I'm working on a templated class, and given an incoming type T the template needs to map to a "safe" const reference. (This is essentially to avoid handing the ability to mutate to a wrapped function when it's called; see here for the real code).

The original author wrote something equivalent to this:

template <typename T>
using SafeReference =
    std::conditional_t<std::is_scalar_v<T>, T, const T&>;

The scalar part isn't interesting here, but what's interesting is const T&. This looks right to me, but it's not:

struct Foo{};
using Bar = Foo&&;

// A failing static assert, and a reduced version. It turns out `const Bar&`
// is `Foo&`.
static_assert(std::is_same_v<const Foo&, SafeReference<Bar>>);
static_assert(std::is_same_v<const Foo&, const Bar&>);

I understand that Foo&& becomes Foo& due to the rules for reference collapsing. I also understand that the const is probably "lost" because it tries to make a reference const rather than making the referred-to type const. But I don't even know what to Google in order to confirm that.

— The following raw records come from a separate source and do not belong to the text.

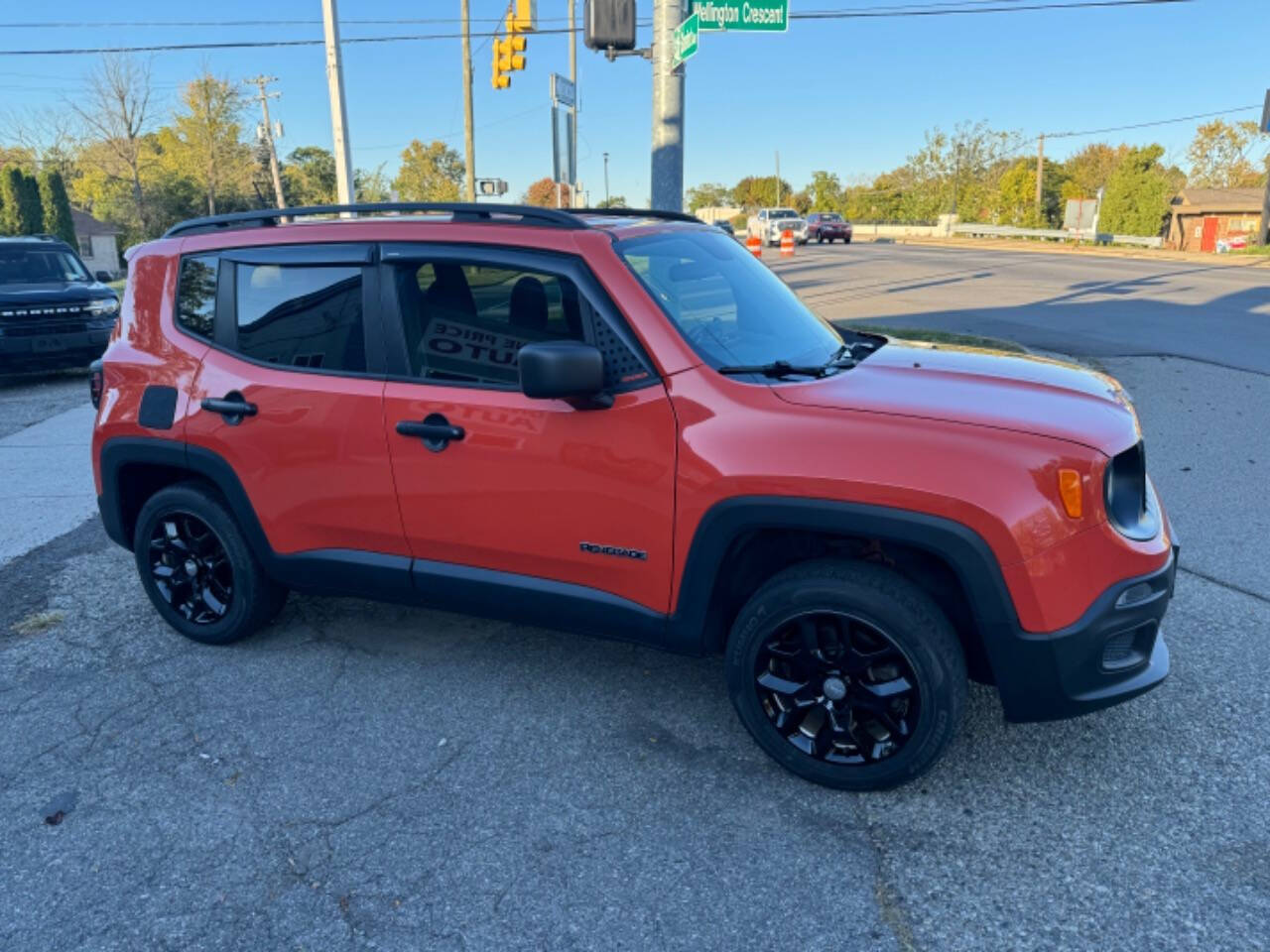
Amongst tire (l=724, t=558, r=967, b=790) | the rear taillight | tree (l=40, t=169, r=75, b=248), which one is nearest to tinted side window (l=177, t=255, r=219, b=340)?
the rear taillight

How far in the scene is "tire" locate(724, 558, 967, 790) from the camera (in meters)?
2.69

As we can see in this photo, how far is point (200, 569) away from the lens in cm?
398

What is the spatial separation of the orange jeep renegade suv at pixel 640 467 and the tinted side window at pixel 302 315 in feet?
0.04

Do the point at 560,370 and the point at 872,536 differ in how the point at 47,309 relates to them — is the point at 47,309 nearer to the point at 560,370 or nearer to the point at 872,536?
the point at 560,370

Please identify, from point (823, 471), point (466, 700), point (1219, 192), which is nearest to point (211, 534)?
point (466, 700)

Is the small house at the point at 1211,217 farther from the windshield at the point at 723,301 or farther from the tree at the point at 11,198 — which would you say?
the tree at the point at 11,198

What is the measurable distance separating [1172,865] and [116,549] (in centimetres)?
551

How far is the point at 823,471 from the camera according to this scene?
8.73ft

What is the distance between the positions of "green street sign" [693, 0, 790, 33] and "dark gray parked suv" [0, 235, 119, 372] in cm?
747

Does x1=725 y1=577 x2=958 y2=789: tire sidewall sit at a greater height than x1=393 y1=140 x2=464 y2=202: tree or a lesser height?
lesser

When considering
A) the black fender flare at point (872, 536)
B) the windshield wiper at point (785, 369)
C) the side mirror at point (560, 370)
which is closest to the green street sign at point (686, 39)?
the windshield wiper at point (785, 369)

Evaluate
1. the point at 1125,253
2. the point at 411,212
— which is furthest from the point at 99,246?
the point at 411,212

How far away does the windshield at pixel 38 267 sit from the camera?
11422mm

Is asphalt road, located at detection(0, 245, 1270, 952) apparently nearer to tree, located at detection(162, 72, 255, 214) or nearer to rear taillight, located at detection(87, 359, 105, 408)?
rear taillight, located at detection(87, 359, 105, 408)
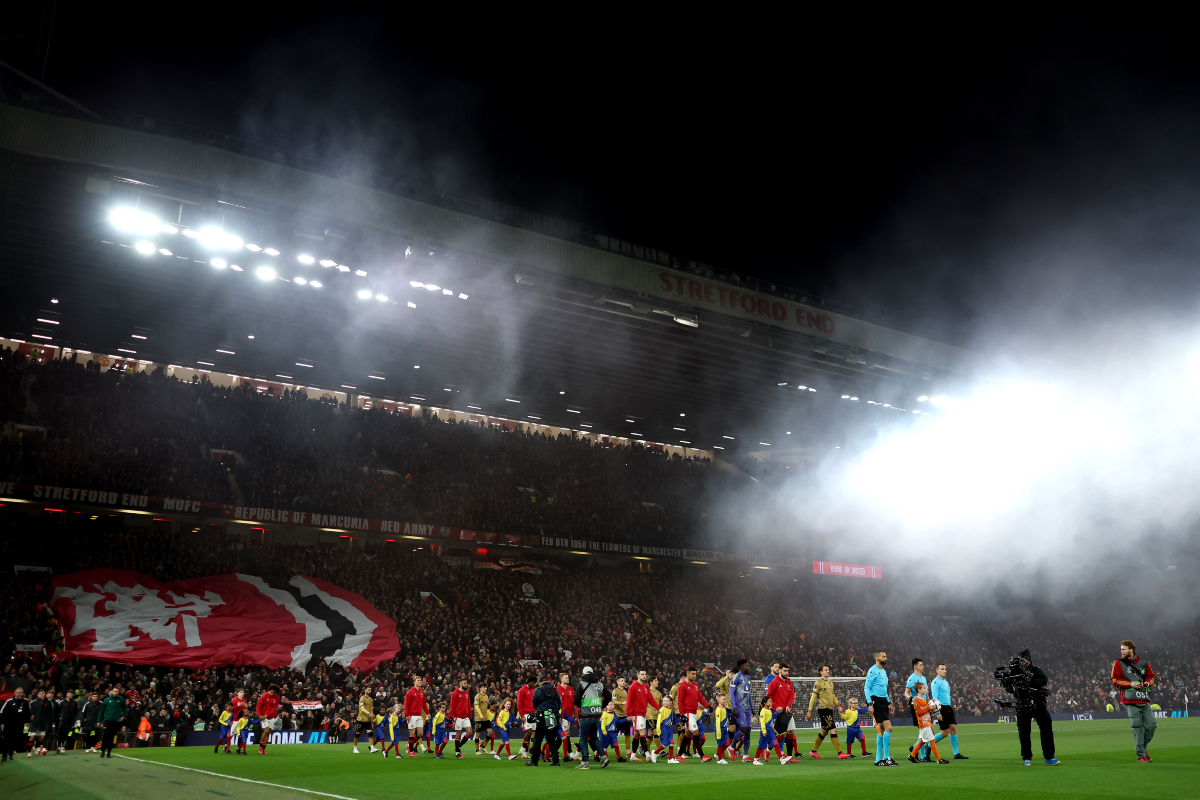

Which part of the standard says that the const is "lost" in an expression like const T& for a templated T expanding to an rvalue reference?

CodePudding user response：

Which part of the standard says that the const is "lost" in an expression like const T& for a templated T expanding to an rvalue reference?

From dcl.ref/p6:

If a typedef-name ([dcl.typedef], [temp.param]) or a decltype-specifier ([dcl.type.decltype]) denotes a type TR that is a reference to a type T, an attempt to create the type lvalue reference to cv TR creates the type lvalue reference to T, while an attempt to create the type rvalue reference to cv TR creates the type TR.

The quote probably explains the behavior you're seeing.